Hello everyone,
I am implementing a token classification model, following the example in the github repo (transformers/run_ner.py at master · huggingface/transformers · GitHub). I have adapted it for my particular task, and I can train and test a model on data for which I have gold labels. Now I want to use the same model to predict labels for data without gold labels.
In the sample code, the tokenize_and_align_labels
function gives a label of -100 to special tokens and also to tokens within a word that are not the first (according to some parameter).
def tokenize_and_align_labels(examples):
tokenized_inputs = tokenizer(
examples[text_column_name],
padding=padding,
truncation=True,
max_length=data_args.max_seq_length,
# We use this argument because the texts in our dataset are lists of words (with a label for each word).
is_split_into_words=True,
)
labels = []
for i, label in enumerate(examples[label_column_name]):
word_ids = tokenized_inputs.word_ids(batch_index=i)
previous_word_idx = None
label_ids = []
for word_idx in word_ids:
# Special tokens have a word id that is None. We set the label to -100 so they are automatically
# ignored in the loss function.
if word_idx is None:
label_ids.append(-100)
# We set the label for the first token of each word.
elif word_idx != previous_word_idx:
label_ids.append(label_to_id[label[word_idx]])
# For the other tokens in a word, we set the label to either the current label or -100, depending on
# the label_all_tokens flag.
else:
label_ids.append(label_to_id[label[word_idx]] if data_args.label_all_tokens else -100)
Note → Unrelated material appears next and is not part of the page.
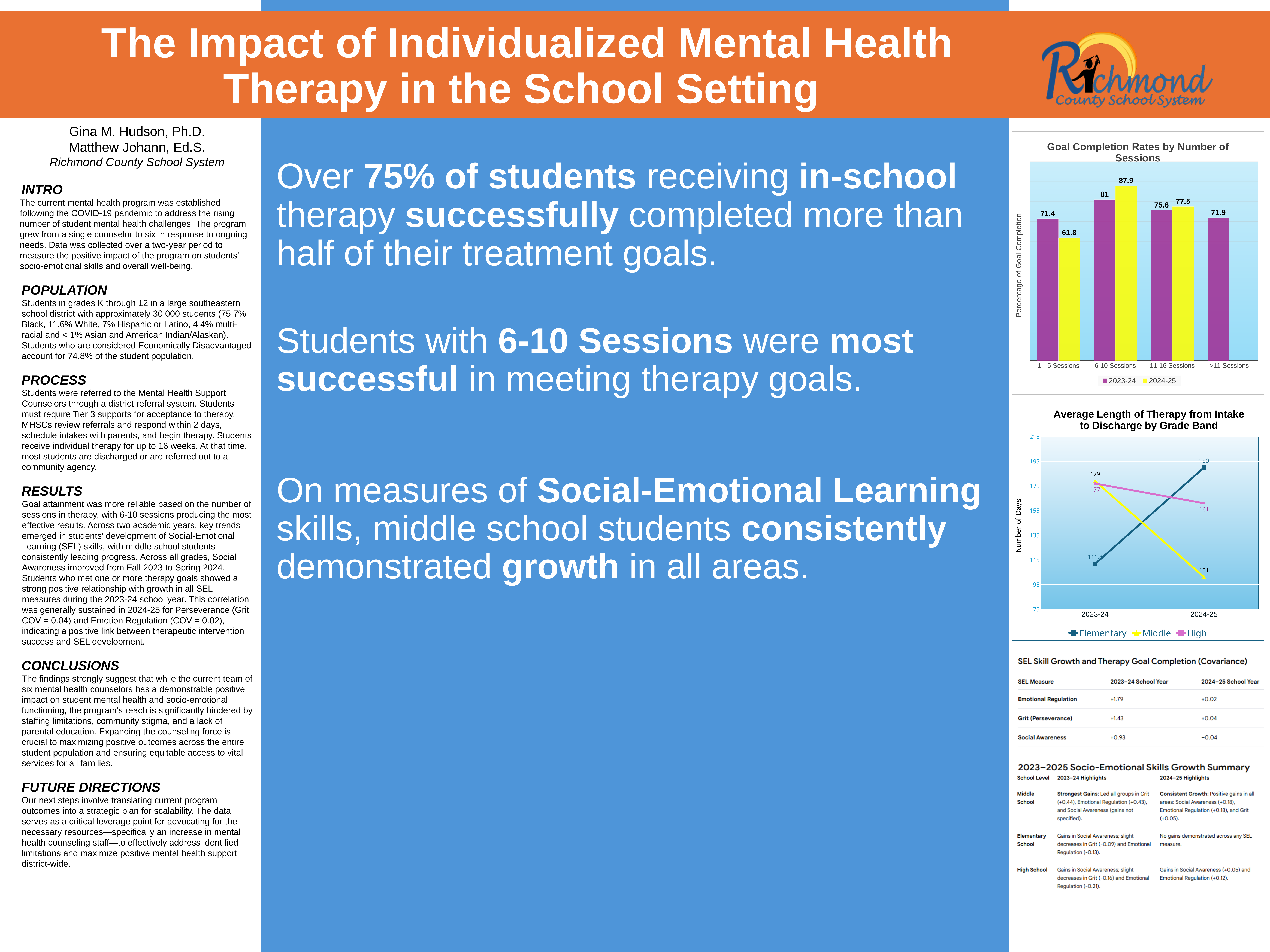
In the 'Goal Completion Rates by Number of Sessions' chart, which is larger for 1 - 5 Sessions: the 2023-24 value or the 2024-25 value? 2023-24 In the 'Average Length of Therapy from Intake to Discharge by Grade Band' chart, what is the difference between the High values for 2023-24 and 2024-25? 16 In the 'Average Length of Therapy from Intake to Discharge by Grade Band' chart, what is the Elementary value for 2024-25? 190 In the 'Average Length of Therapy from Intake to Discharge by Grade Band' chart, does the Middle series rise or fall from 2023-24 to 2024-25? Fall In the 'Goal Completion Rates by Number of Sessions' chart, what is the 2023-24 value for 1 - 5 Sessions? 71.4 In the 'Goal Completion Rates by Number of Sessions' chart, what is the difference between the 2024-25 and 2023-24 values for 6-10 Sessions? 6.9 In the 'Goal Completion Rates by Number of Sessions' chart, what is the 2024-25 value for 6-10 Sessions? 87.9 How many series does the legend of the 'Goal Completion Rates by Number of Sessions' chart list? 2 In the 'Goal Completion Rates by Number of Sessions' chart, which session category has the highest 2024-25 value? 6-10 Sessions What kind of chart is 'Goal Completion Rates by Number of Sessions'? Bar chart In the 'Average Length of Therapy from Intake to Discharge by Grade Band' chart, what is the Middle value for 2023-24? 179 In the 'Goal Completion Rates by Number of Sessions' chart, which session category has the lowest 2024-25 value? 1 - 5 Sessions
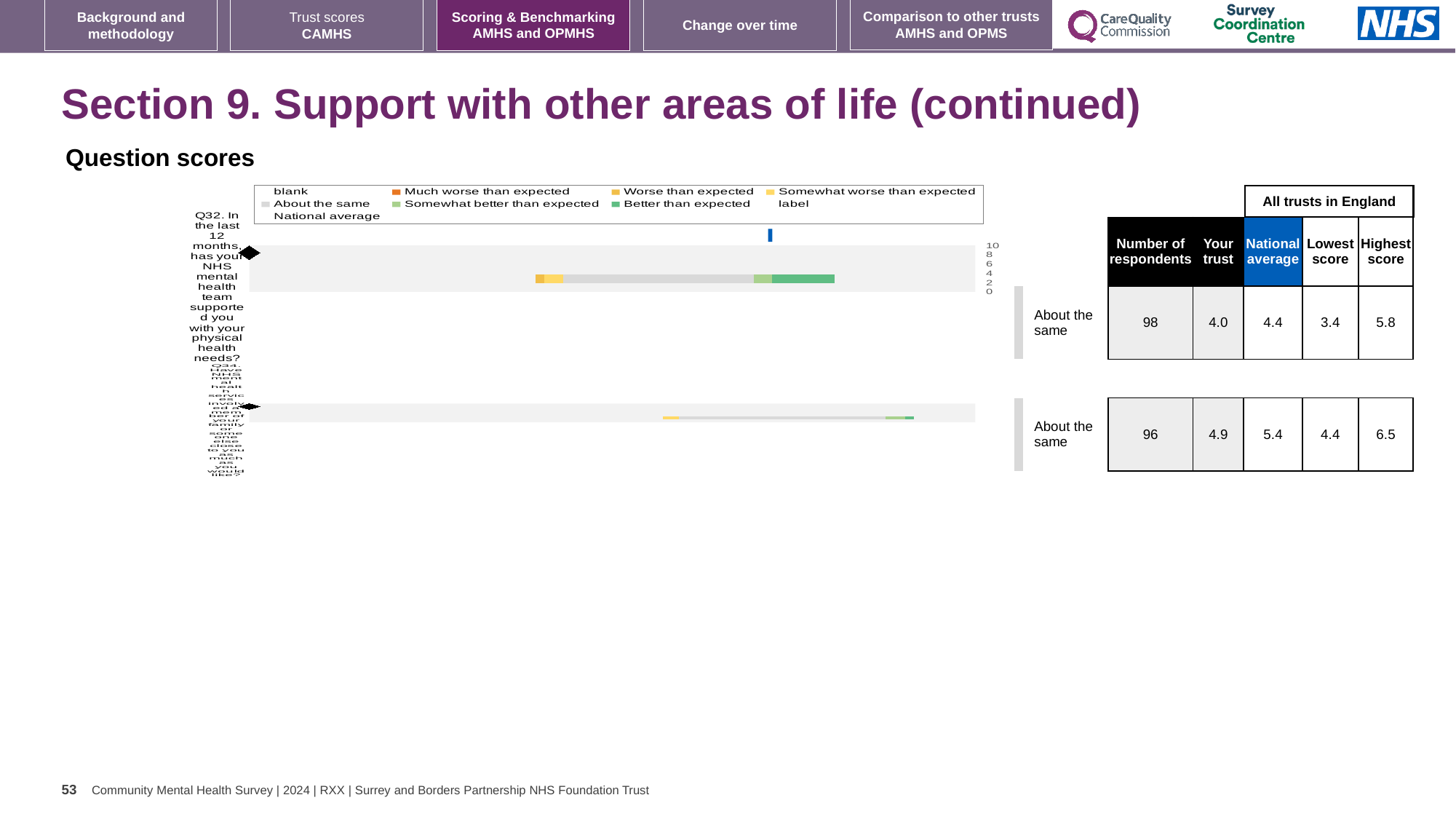
Which question has the higher 'Your trust' score in the table, Q32 or Q34? Q34 In the table beside the chart, how many respondents answered Q34? 96 For Q32, is the 'Your trust' score higher or lower than the national average in the table? lower In the table beside the chart, what is the highest score for Q32? 5.8 In the table beside the chart, what is the national average for Q34? 5.4 In the table beside the chart, what is the 'Your trust' score for Q32? 4.0 What kind of chart is shown under 'Question scores'? bar chart What colour represents 'Better than expected' in the chart legend? green How many question bars are plotted in the chart? 2 What is the highest tick value shown on the chart's axis? 10 What benchmark category is shown next to both Q32 and Q34? About the same What is the difference between the highest score and the lowest score for Q34 in the table? 2.1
previous_word_idx = word_idx
labels.append(label_ids)
tokenized_inputs["labels"] = labels
return tokenized_inputs
Now, this works well if the data that’s being preprocessed has labels. But what should be done when these do not exist?
In order to get predictions, we could simply not have a labels
key in tokenized_inputs
. However, the info in tokenized_inputs["labels"]
(i.e. which tokens have a -100 label) is later used to retrieve the predicted label per word, ignoring the predictions for the special tokens and other tokens within a word but the first (which is correct).
# Remove ignored index (special tokens)
true_predictions = [
[label_list[p] for (p, l) in zip(prediction, label) if l != -100]
for prediction, label in zip(predictions, labels)
]
What do you think would be the best way to handle this case? Maybe in tokenize_and_align_labels
, the “true” tokens for which we want labels could have another value in tokenized_inputs["labels"]
? Or maybe the post-processing to remove predictions on special tokens should not rely on the labels in the first place?
Any help you could provide would be welcome. Thanks!